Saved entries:
•••••

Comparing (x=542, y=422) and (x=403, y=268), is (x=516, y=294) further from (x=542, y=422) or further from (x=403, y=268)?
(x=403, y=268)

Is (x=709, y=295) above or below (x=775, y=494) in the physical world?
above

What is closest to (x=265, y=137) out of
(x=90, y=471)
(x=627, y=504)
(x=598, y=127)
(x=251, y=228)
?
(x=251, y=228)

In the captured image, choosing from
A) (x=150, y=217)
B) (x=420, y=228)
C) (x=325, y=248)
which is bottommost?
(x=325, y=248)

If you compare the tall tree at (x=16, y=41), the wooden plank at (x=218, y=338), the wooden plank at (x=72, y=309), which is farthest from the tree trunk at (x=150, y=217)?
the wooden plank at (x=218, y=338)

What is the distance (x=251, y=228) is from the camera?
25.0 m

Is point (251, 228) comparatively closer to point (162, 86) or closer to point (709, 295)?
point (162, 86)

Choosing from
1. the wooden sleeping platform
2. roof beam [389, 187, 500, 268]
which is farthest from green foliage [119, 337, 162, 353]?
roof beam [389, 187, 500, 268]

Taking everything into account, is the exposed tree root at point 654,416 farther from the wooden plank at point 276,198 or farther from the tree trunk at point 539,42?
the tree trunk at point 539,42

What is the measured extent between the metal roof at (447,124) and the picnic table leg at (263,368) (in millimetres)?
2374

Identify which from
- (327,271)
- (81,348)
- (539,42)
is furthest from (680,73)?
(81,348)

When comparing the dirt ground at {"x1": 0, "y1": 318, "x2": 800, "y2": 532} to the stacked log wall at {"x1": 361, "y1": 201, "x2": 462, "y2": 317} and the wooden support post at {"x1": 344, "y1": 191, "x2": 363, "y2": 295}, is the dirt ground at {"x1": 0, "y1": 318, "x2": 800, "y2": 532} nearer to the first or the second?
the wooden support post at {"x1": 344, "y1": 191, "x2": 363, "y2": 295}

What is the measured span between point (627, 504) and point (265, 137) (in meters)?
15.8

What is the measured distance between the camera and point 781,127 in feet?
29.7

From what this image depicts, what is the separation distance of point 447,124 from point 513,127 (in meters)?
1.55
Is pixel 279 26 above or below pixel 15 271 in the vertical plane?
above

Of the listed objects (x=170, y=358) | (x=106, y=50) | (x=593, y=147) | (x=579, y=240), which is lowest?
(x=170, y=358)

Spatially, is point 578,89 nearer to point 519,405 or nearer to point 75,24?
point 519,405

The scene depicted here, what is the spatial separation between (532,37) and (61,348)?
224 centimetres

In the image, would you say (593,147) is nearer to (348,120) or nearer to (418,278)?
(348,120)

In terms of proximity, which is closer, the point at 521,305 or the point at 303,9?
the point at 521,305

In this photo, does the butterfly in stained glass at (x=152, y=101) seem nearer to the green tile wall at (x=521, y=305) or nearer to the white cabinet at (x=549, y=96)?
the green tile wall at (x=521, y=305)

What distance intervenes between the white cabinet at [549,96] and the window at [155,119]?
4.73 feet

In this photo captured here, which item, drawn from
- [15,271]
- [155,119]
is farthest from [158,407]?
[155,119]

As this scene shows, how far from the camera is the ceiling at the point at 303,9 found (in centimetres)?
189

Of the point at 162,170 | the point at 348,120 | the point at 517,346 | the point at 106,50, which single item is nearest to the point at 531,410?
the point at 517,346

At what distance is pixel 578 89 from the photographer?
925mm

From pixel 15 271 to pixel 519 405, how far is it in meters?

•••••

Find the line with "What is the measured span" in the listing above, then write out that line and each remaining line exactly, with no other text.

**Answer to the exercise**
What is the measured span between point (627, 504) and point (265, 137) (in meters)?
15.8

What is the measured distance between the camera and point 781,127 in feet?
29.7

From what this image depicts, what is the separation distance of point 447,124 from point 513,127 (in meters)?
1.55
Is pixel 279 26 above or below pixel 15 271 in the vertical plane?
above

Of the listed objects (x=170, y=358) | (x=106, y=50) | (x=593, y=147) | (x=579, y=240), which is lowest?
(x=170, y=358)

Spatially, is point 578,89 nearer to point 519,405 or nearer to point 75,24?
point 519,405

The scene depicted here, what is the spatial separation between (532,37) and (61,348)?
224 centimetres

In the image, would you say (593,147) is nearer to (348,120) or nearer to (418,278)?
(348,120)

In terms of proximity, which is closer, the point at 521,305 or the point at 303,9?
the point at 521,305

In this photo, does the butterfly in stained glass at (x=152, y=101) seem nearer to the green tile wall at (x=521, y=305) or nearer to the white cabinet at (x=549, y=96)?
the green tile wall at (x=521, y=305)

What distance intervenes between the white cabinet at [549,96] and the window at [155,119]?
4.73 feet

In this photo captured here, which item, drawn from
- [15,271]
- [155,119]
is farthest from [158,407]?
[155,119]

As this scene shows, how far from the camera is the ceiling at the point at 303,9 found (in centimetres)?
189

Of the point at 162,170 | the point at 348,120 | the point at 517,346 | the point at 106,50, which single item is nearest to the point at 531,410?
the point at 517,346

At what distance is pixel 578 89 from the photographer?
925mm

From pixel 15 271 to pixel 519 405, how far is it in meters?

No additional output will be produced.